_OBJECTIVE_
Give the listing below as a JSON list of strings, with one string for each line and blank lines left out.

***** DATASET *****

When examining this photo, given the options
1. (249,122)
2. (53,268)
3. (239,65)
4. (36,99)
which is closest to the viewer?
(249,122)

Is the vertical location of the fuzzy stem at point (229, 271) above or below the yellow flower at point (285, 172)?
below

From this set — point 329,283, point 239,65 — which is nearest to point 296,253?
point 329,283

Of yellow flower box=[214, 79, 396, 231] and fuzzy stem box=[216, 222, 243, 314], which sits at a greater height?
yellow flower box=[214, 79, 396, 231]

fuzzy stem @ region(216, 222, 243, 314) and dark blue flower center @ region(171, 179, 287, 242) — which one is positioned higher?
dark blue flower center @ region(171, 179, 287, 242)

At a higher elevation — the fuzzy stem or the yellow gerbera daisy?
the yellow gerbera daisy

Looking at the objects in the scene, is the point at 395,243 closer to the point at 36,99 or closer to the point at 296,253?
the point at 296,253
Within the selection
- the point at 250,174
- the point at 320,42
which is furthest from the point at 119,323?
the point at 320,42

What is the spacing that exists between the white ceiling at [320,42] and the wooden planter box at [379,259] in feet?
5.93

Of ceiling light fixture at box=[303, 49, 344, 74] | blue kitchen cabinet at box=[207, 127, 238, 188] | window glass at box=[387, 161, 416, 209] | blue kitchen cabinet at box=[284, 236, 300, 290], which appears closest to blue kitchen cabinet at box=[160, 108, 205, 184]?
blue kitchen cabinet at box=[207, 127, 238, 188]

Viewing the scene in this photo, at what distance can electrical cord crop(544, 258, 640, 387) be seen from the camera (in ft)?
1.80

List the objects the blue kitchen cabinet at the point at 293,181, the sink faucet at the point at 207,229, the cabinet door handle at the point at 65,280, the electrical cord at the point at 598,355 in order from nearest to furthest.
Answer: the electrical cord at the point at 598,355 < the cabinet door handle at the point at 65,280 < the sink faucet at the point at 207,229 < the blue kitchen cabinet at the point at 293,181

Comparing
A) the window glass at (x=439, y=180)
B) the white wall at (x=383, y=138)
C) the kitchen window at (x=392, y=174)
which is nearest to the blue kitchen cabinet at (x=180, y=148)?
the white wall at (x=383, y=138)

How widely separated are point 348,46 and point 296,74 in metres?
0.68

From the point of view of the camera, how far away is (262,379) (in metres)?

*****

_TASK RESULT_
[
  "When examining this photo, given the options",
  "1. (249,122)",
  "2. (53,268)",
  "3. (239,65)",
  "4. (36,99)",
  "which is closest to the viewer?",
  "(249,122)",
  "Is the vertical location of the fuzzy stem at point (229, 271) above or below the yellow flower at point (285, 172)?",
  "below",
  "From this set — point 329,283, point 239,65 — which is nearest to point 296,253?",
  "point 329,283",
  "Of yellow flower box=[214, 79, 396, 231] and fuzzy stem box=[216, 222, 243, 314], which sits at a greater height?",
  "yellow flower box=[214, 79, 396, 231]",
  "fuzzy stem @ region(216, 222, 243, 314) and dark blue flower center @ region(171, 179, 287, 242) — which one is positioned higher?",
  "dark blue flower center @ region(171, 179, 287, 242)",
  "At a higher elevation — the fuzzy stem or the yellow gerbera daisy?",
  "the yellow gerbera daisy",
  "Looking at the objects in the scene, is the point at 395,243 closer to the point at 36,99 or closer to the point at 296,253?",
  "the point at 296,253",
  "Within the selection",
  "- the point at 250,174",
  "- the point at 320,42",
  "which is furthest from the point at 119,323?",
  "the point at 320,42",
  "What is the spacing that exists between the white ceiling at [320,42] and the wooden planter box at [379,259] in feet?",
  "5.93",
  "Of ceiling light fixture at box=[303, 49, 344, 74] | blue kitchen cabinet at box=[207, 127, 238, 188] | window glass at box=[387, 161, 416, 209] | blue kitchen cabinet at box=[284, 236, 300, 290], which appears closest to blue kitchen cabinet at box=[160, 108, 205, 184]?",
  "blue kitchen cabinet at box=[207, 127, 238, 188]",
  "Viewing the scene in this photo, at what distance can electrical cord crop(544, 258, 640, 387) be seen from the camera (in ft)?",
  "1.80",
  "List the objects the blue kitchen cabinet at the point at 293,181, the sink faucet at the point at 207,229, the cabinet door handle at the point at 65,280, the electrical cord at the point at 598,355 in order from nearest to furthest.",
  "Answer: the electrical cord at the point at 598,355 < the cabinet door handle at the point at 65,280 < the sink faucet at the point at 207,229 < the blue kitchen cabinet at the point at 293,181",
  "Comparing",
  "A) the window glass at (x=439, y=180)",
  "B) the white wall at (x=383, y=138)",
  "C) the kitchen window at (x=392, y=174)",
  "which is nearest to the blue kitchen cabinet at (x=180, y=148)?",
  "the white wall at (x=383, y=138)",
  "How widely separated are point 348,46 and point 296,74 in metres?",
  "0.68",
  "From the point of view of the camera, how far away is (262,379) (in metres)?"
]